Takeaways for journalists from health IT’s biggest event of the year

Rebecca Vesely

About Rebecca Vesely

Rebecca Vesely is AHCJ's topic leader on health information technology and a freelance writer. She has written about health, science and medicine for AFP, the Bay Area News Group, Modern Healthcare, Wired, Scientific American online and many other news outlets.

Photo: Courtesy of HIMSS

The largest health IT event of the year dropped into Las Vegas last week and brought along more than 43,000 attendees. The HIMSS conference is where chief information officers, chief medical information officers and other health care techies who usually toil in relative anonymity get to be rock stars for a week.

HIMSS – the Healthcare Information and Management Systems Society – is a leading voice in advancing and educating about technology in the health sector. Its annual conference is the must-attend event for those working in health IT and digital health.

There are a lot of great health care stories that come out of the HIMSS conference. Because technology has become so integrated in health care, attending HIMSS is a great opportunity for journalists to learn more about its growing influence on the health sector and get story ideas and meet sources.

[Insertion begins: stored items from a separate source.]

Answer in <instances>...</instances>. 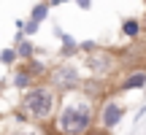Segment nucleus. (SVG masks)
Returning a JSON list of instances; mask_svg holds the SVG:
<instances>
[{"label":"nucleus","mask_w":146,"mask_h":135,"mask_svg":"<svg viewBox=\"0 0 146 135\" xmlns=\"http://www.w3.org/2000/svg\"><path fill=\"white\" fill-rule=\"evenodd\" d=\"M95 124V108H92V100L89 97H68L62 105H60V114H57V127L60 135H87L92 132Z\"/></svg>","instance_id":"1"},{"label":"nucleus","mask_w":146,"mask_h":135,"mask_svg":"<svg viewBox=\"0 0 146 135\" xmlns=\"http://www.w3.org/2000/svg\"><path fill=\"white\" fill-rule=\"evenodd\" d=\"M57 105H60V92L57 89L43 87V84H33V87L25 89L22 111H25L30 119H49Z\"/></svg>","instance_id":"2"},{"label":"nucleus","mask_w":146,"mask_h":135,"mask_svg":"<svg viewBox=\"0 0 146 135\" xmlns=\"http://www.w3.org/2000/svg\"><path fill=\"white\" fill-rule=\"evenodd\" d=\"M49 81H52V89H57V92H76L81 87V73H78L76 65L65 62L49 73Z\"/></svg>","instance_id":"3"},{"label":"nucleus","mask_w":146,"mask_h":135,"mask_svg":"<svg viewBox=\"0 0 146 135\" xmlns=\"http://www.w3.org/2000/svg\"><path fill=\"white\" fill-rule=\"evenodd\" d=\"M122 116H125V108H122L116 100H106V103L100 105V111H98V122H100V127H103L106 132L116 130L119 122H122Z\"/></svg>","instance_id":"4"},{"label":"nucleus","mask_w":146,"mask_h":135,"mask_svg":"<svg viewBox=\"0 0 146 135\" xmlns=\"http://www.w3.org/2000/svg\"><path fill=\"white\" fill-rule=\"evenodd\" d=\"M87 62L92 65V70L98 73V76H106V73H108L111 68L116 65V60L111 57V54H100V52H98V54H95V57H89Z\"/></svg>","instance_id":"5"},{"label":"nucleus","mask_w":146,"mask_h":135,"mask_svg":"<svg viewBox=\"0 0 146 135\" xmlns=\"http://www.w3.org/2000/svg\"><path fill=\"white\" fill-rule=\"evenodd\" d=\"M146 87V70H135L119 84V92H130V89H143Z\"/></svg>","instance_id":"6"},{"label":"nucleus","mask_w":146,"mask_h":135,"mask_svg":"<svg viewBox=\"0 0 146 135\" xmlns=\"http://www.w3.org/2000/svg\"><path fill=\"white\" fill-rule=\"evenodd\" d=\"M14 52H16V57H22V60H30L33 54H35V49H33V41L25 35V38H19V41H16V49H14Z\"/></svg>","instance_id":"7"},{"label":"nucleus","mask_w":146,"mask_h":135,"mask_svg":"<svg viewBox=\"0 0 146 135\" xmlns=\"http://www.w3.org/2000/svg\"><path fill=\"white\" fill-rule=\"evenodd\" d=\"M11 81H14L16 89H27V87H33V81H35V78H33L27 70H19V73H14V78H11Z\"/></svg>","instance_id":"8"},{"label":"nucleus","mask_w":146,"mask_h":135,"mask_svg":"<svg viewBox=\"0 0 146 135\" xmlns=\"http://www.w3.org/2000/svg\"><path fill=\"white\" fill-rule=\"evenodd\" d=\"M122 32H125L127 38H138L141 35V22L138 19H127L125 24H122Z\"/></svg>","instance_id":"9"},{"label":"nucleus","mask_w":146,"mask_h":135,"mask_svg":"<svg viewBox=\"0 0 146 135\" xmlns=\"http://www.w3.org/2000/svg\"><path fill=\"white\" fill-rule=\"evenodd\" d=\"M25 70L27 73H30V76L33 78H38V76H43V73H46V65H43V62H38V60H27V65H25Z\"/></svg>","instance_id":"10"},{"label":"nucleus","mask_w":146,"mask_h":135,"mask_svg":"<svg viewBox=\"0 0 146 135\" xmlns=\"http://www.w3.org/2000/svg\"><path fill=\"white\" fill-rule=\"evenodd\" d=\"M49 8H52V5H49V3H38L35 8H33L30 19H33V22H43V19H46V16H49Z\"/></svg>","instance_id":"11"},{"label":"nucleus","mask_w":146,"mask_h":135,"mask_svg":"<svg viewBox=\"0 0 146 135\" xmlns=\"http://www.w3.org/2000/svg\"><path fill=\"white\" fill-rule=\"evenodd\" d=\"M16 60H19V57H16L14 49H3V52H0V62H3V65H14Z\"/></svg>","instance_id":"12"},{"label":"nucleus","mask_w":146,"mask_h":135,"mask_svg":"<svg viewBox=\"0 0 146 135\" xmlns=\"http://www.w3.org/2000/svg\"><path fill=\"white\" fill-rule=\"evenodd\" d=\"M78 52H98V43L95 41H84V43H78Z\"/></svg>","instance_id":"13"},{"label":"nucleus","mask_w":146,"mask_h":135,"mask_svg":"<svg viewBox=\"0 0 146 135\" xmlns=\"http://www.w3.org/2000/svg\"><path fill=\"white\" fill-rule=\"evenodd\" d=\"M143 114H146V105H141V108L135 111V119H133V122H141V116H143Z\"/></svg>","instance_id":"14"},{"label":"nucleus","mask_w":146,"mask_h":135,"mask_svg":"<svg viewBox=\"0 0 146 135\" xmlns=\"http://www.w3.org/2000/svg\"><path fill=\"white\" fill-rule=\"evenodd\" d=\"M76 3H78V8H84V11H87L89 5H92V0H76Z\"/></svg>","instance_id":"15"},{"label":"nucleus","mask_w":146,"mask_h":135,"mask_svg":"<svg viewBox=\"0 0 146 135\" xmlns=\"http://www.w3.org/2000/svg\"><path fill=\"white\" fill-rule=\"evenodd\" d=\"M11 135H38V132H33V130H25V132H11Z\"/></svg>","instance_id":"16"},{"label":"nucleus","mask_w":146,"mask_h":135,"mask_svg":"<svg viewBox=\"0 0 146 135\" xmlns=\"http://www.w3.org/2000/svg\"><path fill=\"white\" fill-rule=\"evenodd\" d=\"M60 3H65V0H52V3H49V5H60Z\"/></svg>","instance_id":"17"},{"label":"nucleus","mask_w":146,"mask_h":135,"mask_svg":"<svg viewBox=\"0 0 146 135\" xmlns=\"http://www.w3.org/2000/svg\"><path fill=\"white\" fill-rule=\"evenodd\" d=\"M143 24H146V19H143Z\"/></svg>","instance_id":"18"}]
</instances>
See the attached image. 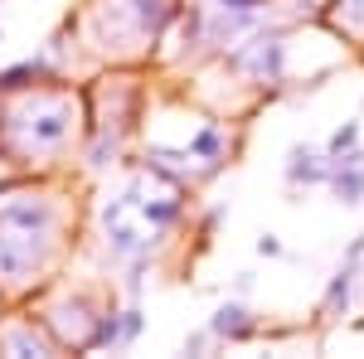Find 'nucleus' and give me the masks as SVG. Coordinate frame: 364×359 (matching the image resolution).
<instances>
[{
	"instance_id": "obj_2",
	"label": "nucleus",
	"mask_w": 364,
	"mask_h": 359,
	"mask_svg": "<svg viewBox=\"0 0 364 359\" xmlns=\"http://www.w3.org/2000/svg\"><path fill=\"white\" fill-rule=\"evenodd\" d=\"M54 248V209L44 199H10L0 209V282L20 286Z\"/></svg>"
},
{
	"instance_id": "obj_17",
	"label": "nucleus",
	"mask_w": 364,
	"mask_h": 359,
	"mask_svg": "<svg viewBox=\"0 0 364 359\" xmlns=\"http://www.w3.org/2000/svg\"><path fill=\"white\" fill-rule=\"evenodd\" d=\"M214 335V331H209ZM209 335L199 331V335H185V355H199V350H204V345H209Z\"/></svg>"
},
{
	"instance_id": "obj_1",
	"label": "nucleus",
	"mask_w": 364,
	"mask_h": 359,
	"mask_svg": "<svg viewBox=\"0 0 364 359\" xmlns=\"http://www.w3.org/2000/svg\"><path fill=\"white\" fill-rule=\"evenodd\" d=\"M175 219H180V199H175L170 185H156L151 175L132 180L117 199L102 204V228H107L112 262H136L141 267Z\"/></svg>"
},
{
	"instance_id": "obj_3",
	"label": "nucleus",
	"mask_w": 364,
	"mask_h": 359,
	"mask_svg": "<svg viewBox=\"0 0 364 359\" xmlns=\"http://www.w3.org/2000/svg\"><path fill=\"white\" fill-rule=\"evenodd\" d=\"M73 136V102L63 92H34L0 117V146L10 156H54Z\"/></svg>"
},
{
	"instance_id": "obj_11",
	"label": "nucleus",
	"mask_w": 364,
	"mask_h": 359,
	"mask_svg": "<svg viewBox=\"0 0 364 359\" xmlns=\"http://www.w3.org/2000/svg\"><path fill=\"white\" fill-rule=\"evenodd\" d=\"M44 73H49V63H44V58H25V63H15V68H5V73H0V92L25 87L29 78H44Z\"/></svg>"
},
{
	"instance_id": "obj_10",
	"label": "nucleus",
	"mask_w": 364,
	"mask_h": 359,
	"mask_svg": "<svg viewBox=\"0 0 364 359\" xmlns=\"http://www.w3.org/2000/svg\"><path fill=\"white\" fill-rule=\"evenodd\" d=\"M5 355H20V359H29V355H49V340L34 331V326H15V331L5 335Z\"/></svg>"
},
{
	"instance_id": "obj_12",
	"label": "nucleus",
	"mask_w": 364,
	"mask_h": 359,
	"mask_svg": "<svg viewBox=\"0 0 364 359\" xmlns=\"http://www.w3.org/2000/svg\"><path fill=\"white\" fill-rule=\"evenodd\" d=\"M219 146H224V141H219V127H199V136L190 141V156L214 161V166H219Z\"/></svg>"
},
{
	"instance_id": "obj_8",
	"label": "nucleus",
	"mask_w": 364,
	"mask_h": 359,
	"mask_svg": "<svg viewBox=\"0 0 364 359\" xmlns=\"http://www.w3.org/2000/svg\"><path fill=\"white\" fill-rule=\"evenodd\" d=\"M49 331L63 335V340H73L78 350H87V340H92V331H87V306H83V301L58 306L54 316H49Z\"/></svg>"
},
{
	"instance_id": "obj_18",
	"label": "nucleus",
	"mask_w": 364,
	"mask_h": 359,
	"mask_svg": "<svg viewBox=\"0 0 364 359\" xmlns=\"http://www.w3.org/2000/svg\"><path fill=\"white\" fill-rule=\"evenodd\" d=\"M219 5H224V10H257L262 0H219Z\"/></svg>"
},
{
	"instance_id": "obj_14",
	"label": "nucleus",
	"mask_w": 364,
	"mask_h": 359,
	"mask_svg": "<svg viewBox=\"0 0 364 359\" xmlns=\"http://www.w3.org/2000/svg\"><path fill=\"white\" fill-rule=\"evenodd\" d=\"M141 335V311H122V345Z\"/></svg>"
},
{
	"instance_id": "obj_5",
	"label": "nucleus",
	"mask_w": 364,
	"mask_h": 359,
	"mask_svg": "<svg viewBox=\"0 0 364 359\" xmlns=\"http://www.w3.org/2000/svg\"><path fill=\"white\" fill-rule=\"evenodd\" d=\"M228 63H233L238 73L257 78V83H277L282 78V39L277 34H257L248 44H238V49L228 54Z\"/></svg>"
},
{
	"instance_id": "obj_13",
	"label": "nucleus",
	"mask_w": 364,
	"mask_h": 359,
	"mask_svg": "<svg viewBox=\"0 0 364 359\" xmlns=\"http://www.w3.org/2000/svg\"><path fill=\"white\" fill-rule=\"evenodd\" d=\"M355 141H360V122H345L336 136H331V146H326V156L331 161H340V156H350L355 151Z\"/></svg>"
},
{
	"instance_id": "obj_16",
	"label": "nucleus",
	"mask_w": 364,
	"mask_h": 359,
	"mask_svg": "<svg viewBox=\"0 0 364 359\" xmlns=\"http://www.w3.org/2000/svg\"><path fill=\"white\" fill-rule=\"evenodd\" d=\"M257 252H262V257H282V243L272 233H262V238H257Z\"/></svg>"
},
{
	"instance_id": "obj_15",
	"label": "nucleus",
	"mask_w": 364,
	"mask_h": 359,
	"mask_svg": "<svg viewBox=\"0 0 364 359\" xmlns=\"http://www.w3.org/2000/svg\"><path fill=\"white\" fill-rule=\"evenodd\" d=\"M340 10H345V20L355 29H364V0H340Z\"/></svg>"
},
{
	"instance_id": "obj_7",
	"label": "nucleus",
	"mask_w": 364,
	"mask_h": 359,
	"mask_svg": "<svg viewBox=\"0 0 364 359\" xmlns=\"http://www.w3.org/2000/svg\"><path fill=\"white\" fill-rule=\"evenodd\" d=\"M331 190H336L340 204H360L364 199V156L360 151H350V156L336 161V170H331Z\"/></svg>"
},
{
	"instance_id": "obj_6",
	"label": "nucleus",
	"mask_w": 364,
	"mask_h": 359,
	"mask_svg": "<svg viewBox=\"0 0 364 359\" xmlns=\"http://www.w3.org/2000/svg\"><path fill=\"white\" fill-rule=\"evenodd\" d=\"M331 170H336V161L321 156V151H311V146H291V156H287V180H291V185L331 180Z\"/></svg>"
},
{
	"instance_id": "obj_9",
	"label": "nucleus",
	"mask_w": 364,
	"mask_h": 359,
	"mask_svg": "<svg viewBox=\"0 0 364 359\" xmlns=\"http://www.w3.org/2000/svg\"><path fill=\"white\" fill-rule=\"evenodd\" d=\"M209 331H214V335H224V340H248V335H252L248 306H238V301L219 306V311H214V321H209Z\"/></svg>"
},
{
	"instance_id": "obj_4",
	"label": "nucleus",
	"mask_w": 364,
	"mask_h": 359,
	"mask_svg": "<svg viewBox=\"0 0 364 359\" xmlns=\"http://www.w3.org/2000/svg\"><path fill=\"white\" fill-rule=\"evenodd\" d=\"M170 0H107L102 10H97V34L102 39H112L117 25L127 20V25L136 29V39H156L161 34V25L170 20Z\"/></svg>"
}]
</instances>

Here are seven of my takeaways from HIMSS this year:

  1. There are enormous expectations around Apple, Amazon, Google and Uber’s entrance into health care but it’s unclear how successful they will be in disrupting the status quo of health care. Dan Michelson shares his perspective at Becker’s Hospital Review.
  2. Artificial intelligence (AI) is very exciting but to work in health care it must augment and support the human intelligence already in the room. Machines won’t replace doctors. Former Alphabet Executive Chairman Eric Schmidt gave a buzzed-about keynote talk on this topic at the conference, covered by Modern Healthcare’s Rachel Z. Arndt.
  3. Our population both nationally and globally is aging and we need smart technology in order to take care of seniors with our relatively small health care workforce. Today, there are 23 health workers per 10,000 people, on average, worldwide. “This is not something in the future,“ said HIMSS CEO Harold F. Wolf, III. “It’s a problem on top of us right now.”
  4. Physicians are burnt out because of click-based tasks that came with digitization of medical records. Instead of removing the technology, making it smarter seems to be the path. Examples are voice recognition to dictate notes into the EHR, removing unnecessary clicks like making physicians type in their password every time, more training on EHR shortcuts and having medical assistants take over EHR click-based tasks.
  5. Medicine is moving from paternalistic to participatory and patients of all ages are craving a smarter, more meaningful experience with their providers and care teams. But we need data interoperability and empathy to get there – both were big themes this year. Mike Miliard at HealthcareITNews reports. And Christina Farr of CNBC shared her take on the topic after attending HIMSS.
  6. The Trump administration wants people to be in control of their own medical data. CMS Administrator Seema Verma announced two initiatives around this theme at HIMSS. You can read Mark Hagland’s insightful piece on the announcement here.
  1. Blockchain technology (which today is mostly associated with Bitcoin and other cryptocurrencies) could be big in health care but it is expensive and few in health care understand how to works or the use cases for reducing costs and improving efficiencies.